“He’s been at my place a few times a week since you’ve been gone.”
“What for?” he asked, brows creased like this information didn’t make sense.
“To rake my leaves. To hold down Mackey so I could cut his nails. To watch movies. And to eat.”
“Eat, huh?” he asked, eyes getting bright. “Yeah, that sounds like him. You made it sound like more.”
“To prove a point.”
“About?”
“Assuming things.”
His lips twitched at that. “Because it makes an ass out of you and me, as the saying goes?”
“No,” I said, shaking my head. “In this case, the only one who was an ass was you.”
To that, the lip twitch broke into a genuine smile as a low, rumbling chuckle moved through him.
And into me, damnit.
As much as I wanted to keep a guard up – at least until I got an apology – there was no denying the way my body responded to him.
“Fair enough,” he agreed, his hand sliding from my bicep and down my arm to close around my wrist, giving it a squeeze before dropping the contact, something I felt with a pang even if I was still a little annoyed with him. “I was an ass for assuming the worst of you.”
“And for giving me the silent treatment when you should have been a grown-up, and confronted me about it,” I added.
His lips twitched again, but he pressed them into a line like he knew he was supposed to be serious right now. “For that too, yes.”
With nothing else, I raised my chin a bit. “I’m waiting for something here…” I prompted, giving him a pointed look.
He gave me a warm smile, moving a step closer until our toes were practically touching, then slid his hands around me, folding them across my lower back, and pulling my stomach flush to his, making a warm, gooey sensation move through my belly. “I’m sorry I jumped to conclusions. And gave you the silent treatment. And hurt you.”
“I didn’t say you hurt…”
“Babe,” he cut me off, shaking his head at me like I was being silly. “You want me to own up to shit. I’ll own up to it. I was a dick. And seeing that shit pissed me off because my first stop after I cleaned up and got some sleep was to see you. And make it clear that friendship with you wasn’t what I was after. Now own up to your shit too. I hurt you.”
“Fine,” I grumbled, not quite able to make eye-contact, so I studied his open top button instead. “You hurt me,” I admitted, the words barely more than a whisper. “But, I mean, it’s not like we had any kind of agree–”
“Dunno how it went for you, babe, but this stopped being friends the minute I called you from half a world away.”
It stopped being friends for me when we had slept together.

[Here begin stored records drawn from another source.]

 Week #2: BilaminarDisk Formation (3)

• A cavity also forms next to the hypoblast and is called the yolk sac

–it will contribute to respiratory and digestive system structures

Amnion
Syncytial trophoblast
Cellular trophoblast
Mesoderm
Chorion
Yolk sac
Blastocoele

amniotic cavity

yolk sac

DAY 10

If not before then, really.
“Come on,” he said, releasing me suddenly, but keeping a hand at my lower back as he led me back to his open door. “We can talk somewhere other than in front of the elevator,” he explained as we walked into his apartment.

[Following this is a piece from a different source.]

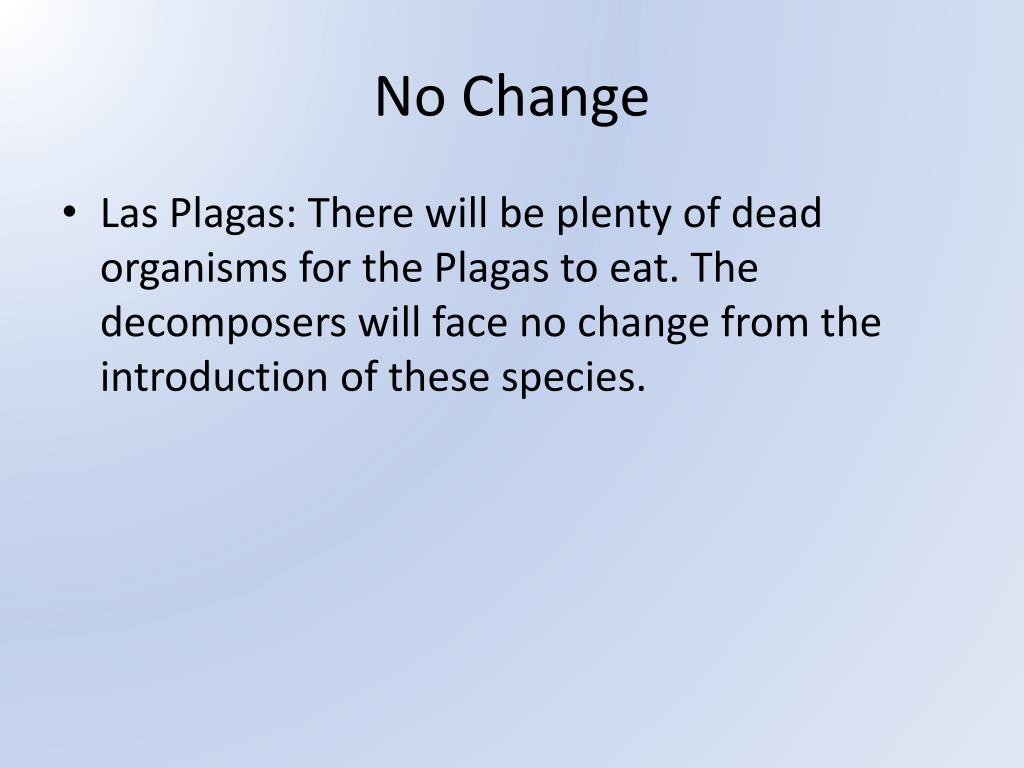 No Change

• Las Plagas: There will be plenty of dead organisms for the Plagas to eat. The decomposers will face no change from the introduction of these species.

Now, I knew Quin was well-off. Each of his suits likely cost more than my entire wardrobe. His car was like a damn spaceship. And, well, his office building somehow managed to make a slum look like an upscale neighborhood.
It also went to venture that he had some residence in Navesink Bank. A house or apartment. Something. It was probably stupidly nice and sleek, like everything else he put his hands on.
But I don’t think it had ever truly hit me how well he was doing in life until I stepped into his apartment in the city.
Why?
Well, because he was on Broadway.
So even a shoebox probably went for over a million.
But Quin’s place was not a shoebox.
Directly inside to the right was the kitchen, complete with stainless steel appliances, slate countertops, a slate pub table to eat at, and cabinets made of some material I didn’t even know by looking at but were sand-colored, and I would venture a guess that they were stupidly expensive.
Beside that was a doorway that led off into, I imagined, the bed and bathroom.
Directly forward was the living room with light-colored walls, which was a bit uncharacteristic for Quin, but was probably meant to keep the place light and airy, dark wood floors, a leather couch across from a giant TV, and all the way at the end, floor-to-ceiling windows overlooking the city below.
“Hey!” I said as he clicked the door closed, my eyes catching a pile of items on his table.
A wrapped box.
Confetti wands.
And champagne.
Like I had requested he have at the ready.
Quin moved over toward the table, almost looking a bit bashful.
“How come you have all that even though you were pissed at me?”